Chapter 6 considers how we could accomplish full convergence of the NBIC fields as well as their convergence with reformulated social sciences. I suggest a system of theoretical principles—conservation, indecision, configuration, interaction, variation, evolution, information, and cognition—that could help connect similar natural laws, research methods, and technological applications across all these fields. Policy decisions about investment in various technologies require serious consideration of the ethical principles at stake and the likely social effects of those decisions. However, we cannot examine those issues rigorously without benefit of social science, and many knowledgeable people doubt that the social sciences are equal to the task, at least as currently constituted. To illustrate this crucial point, Chapter 6 describes a linked pair of failed attempts to accomplish convergence across the social sciences half a century ago, coming to the ironic conclusion that both were headed in the right direction but premature. A fresh attempt to unify and strengthen the social sciences could succeed, if it were based on solid cognitive science in convergence with the other NBIC fields.

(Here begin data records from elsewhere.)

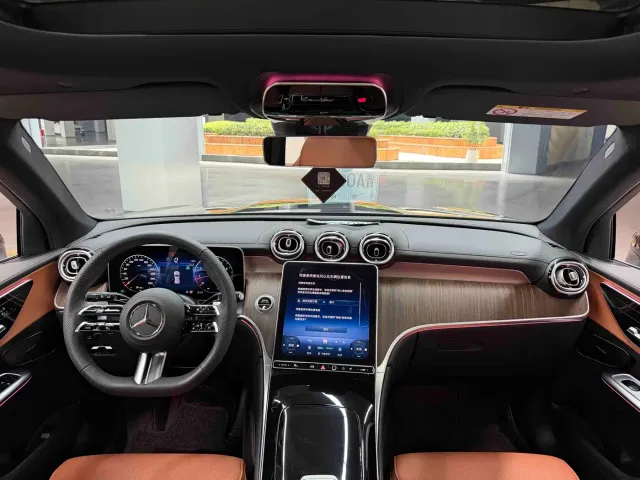 Mercedes-Benz GLC-Class — Фото автомобиля 18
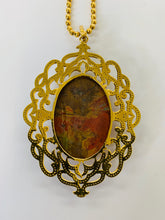 Load image into Gallery viewer, Rainey Elizabeth Pendant Necklace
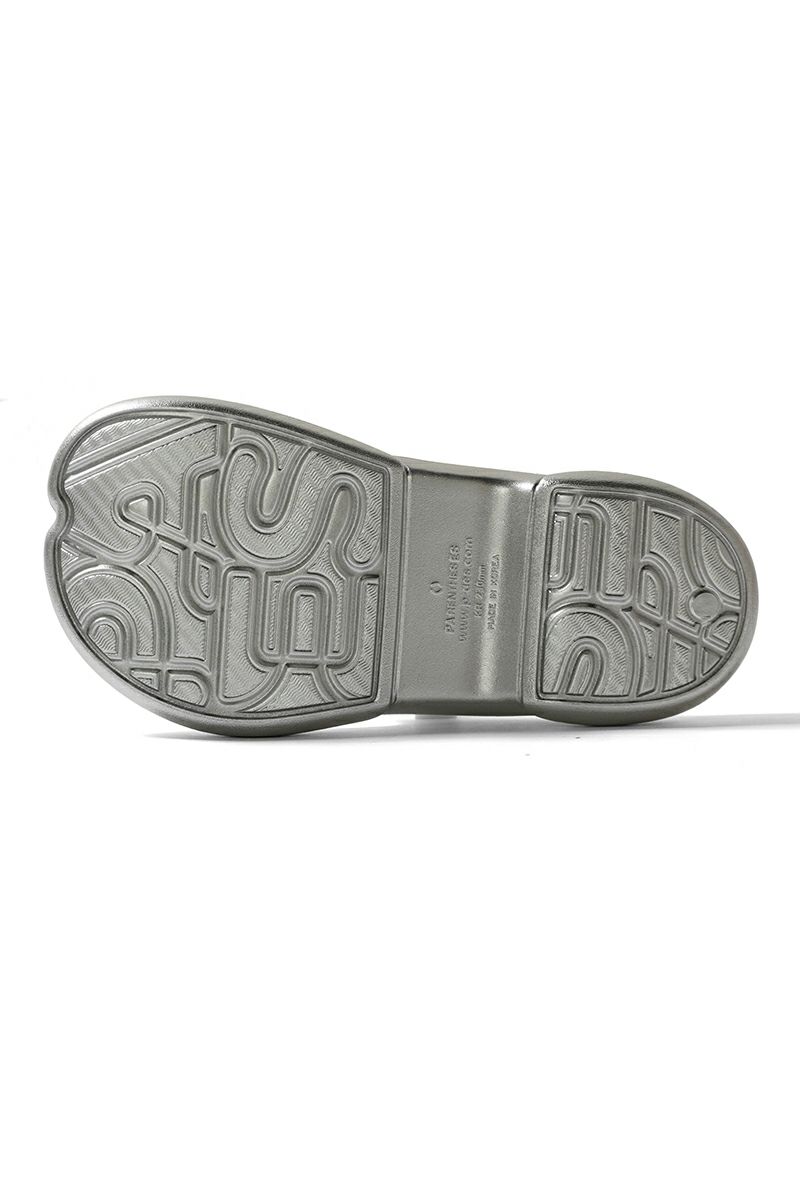 PAES(ペイズ) FLIP-FLOP リカバリーサンダル PAES-04 SILVER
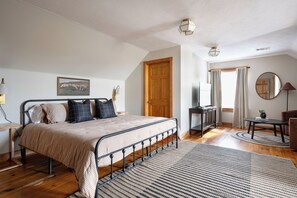 6 chambres, fer et planche à repasser, Wi-Fi, literie fournie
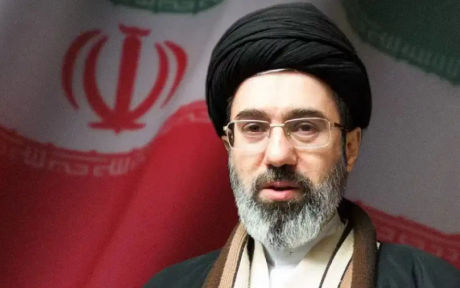 Mujtaba Khamenei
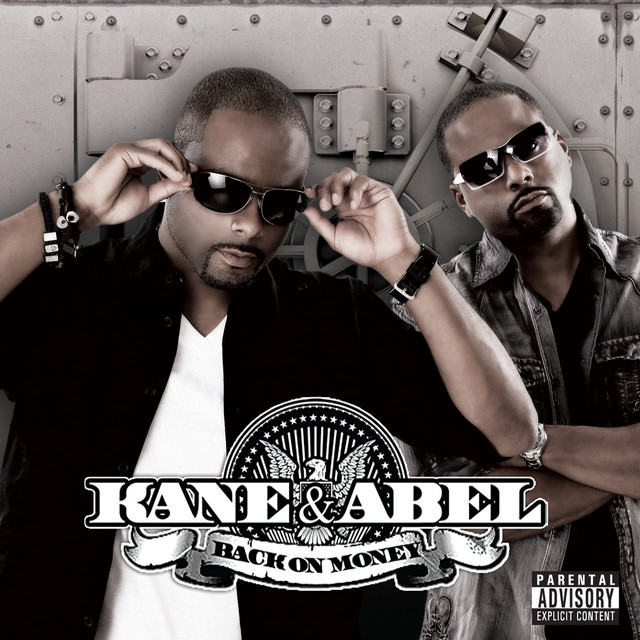 Back On Money album cover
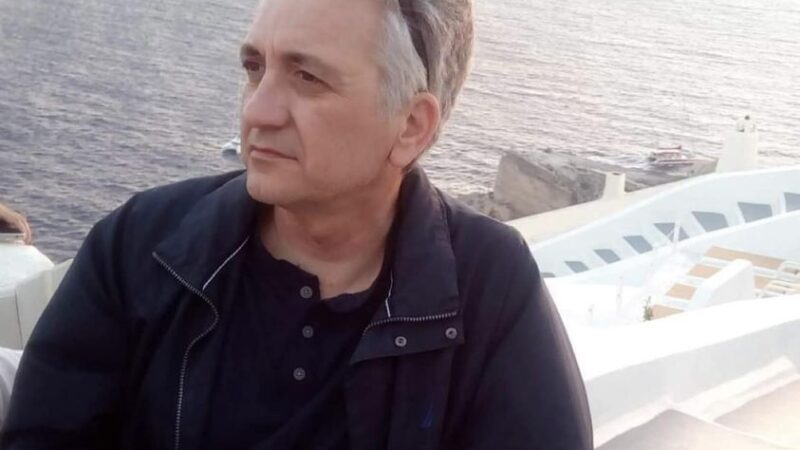Το 40νθήμερο μνημόσυνο του Θόδωρου Τζίνα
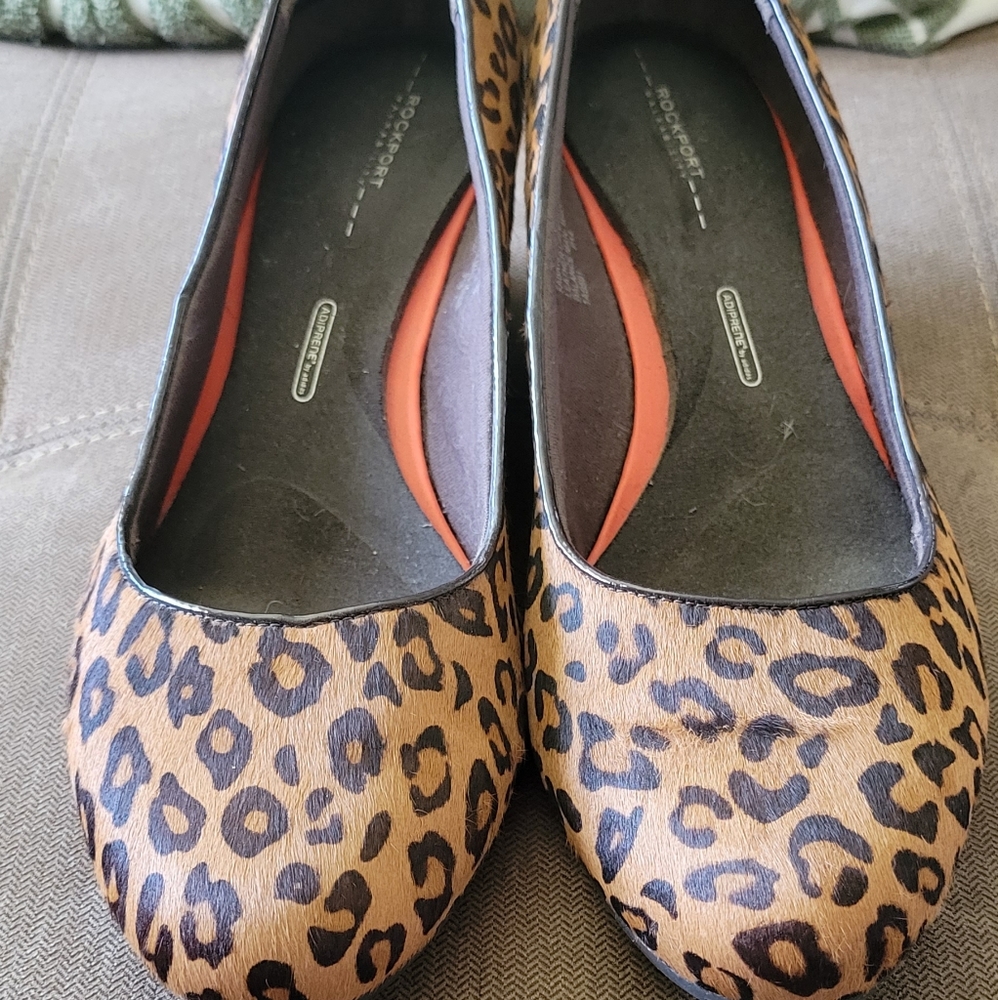 Rockport haircalf wedges EU43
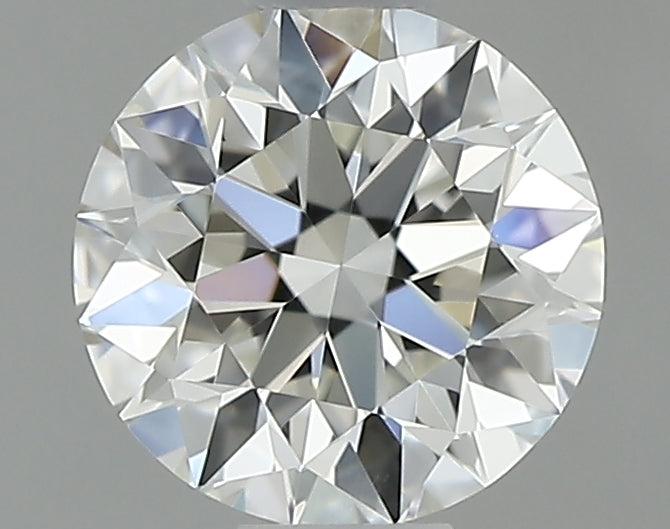0.50 carat Round diamond H VVS1 Excellent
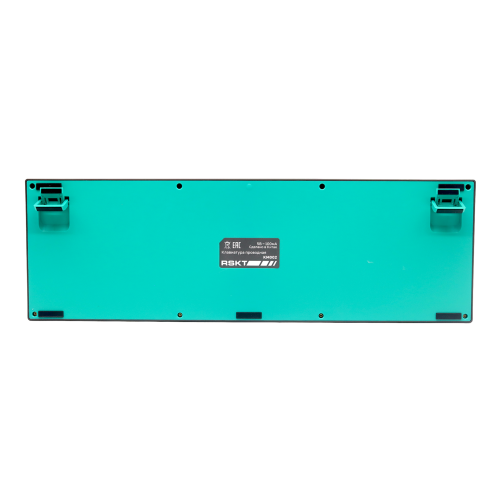 Клавиатура Raskat KM002 UV GREEN [KM002-UV-GREEN]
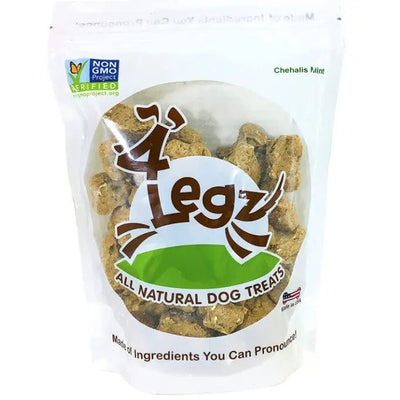 4Legz Chehalis Mint Dog Cookies 4Legz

Chapter 7 acknowledges that the social sciences cannot give us definitive answers to vital questions at the present time, but collects together a wealth of ideas about how convergence might affect human society. Already having surveyed the views of scientists in earlier chapters, we consider the harshest critics of convergence and the notions of ordinary citizens about the future of the world. A dozen years ago, social scientists proposed a major initiative to strengthen their disciplines so as to better understand the nature of our rapidly changing world, and it is not too late to follow their advice. More recently, key participants in the convergence movement have urged the creation of a new branch of social science focusing on service industries, an idea that is fully compatible with the decade-delayed hope to develop a convergent science of democratic institutions. Standing still is not an option, because uncontrolled sociopolitical forces will harness new technologies to divergent forces ripping humanity apart. The only hope is unification of the world on the basis of the unification of science.
The final chapter offers a visionary but scientifically based vision of how nanoconvergence might transform human potentialities by enabling vigorous exploration and colonization of outer space. Although convergence has vast terrestrial implications, it is easier to see clearly how NBIC fields could combine to create a revolution in astronautics. Specifically, they could revolutionize human access to the solar system, thereby leading to exploitation of the environments and resources that exist beyond the Earth. Current technologies are not potent enough to build an interplanetary society. By enabling moderate improvements across all space-related technologies, however, nanoconvergence could potentially help humans enter the final frontier with the powers needed to accomplish previously unimaginable goals. On new worlds, we could reinvent ourselves, our society, and our destiny.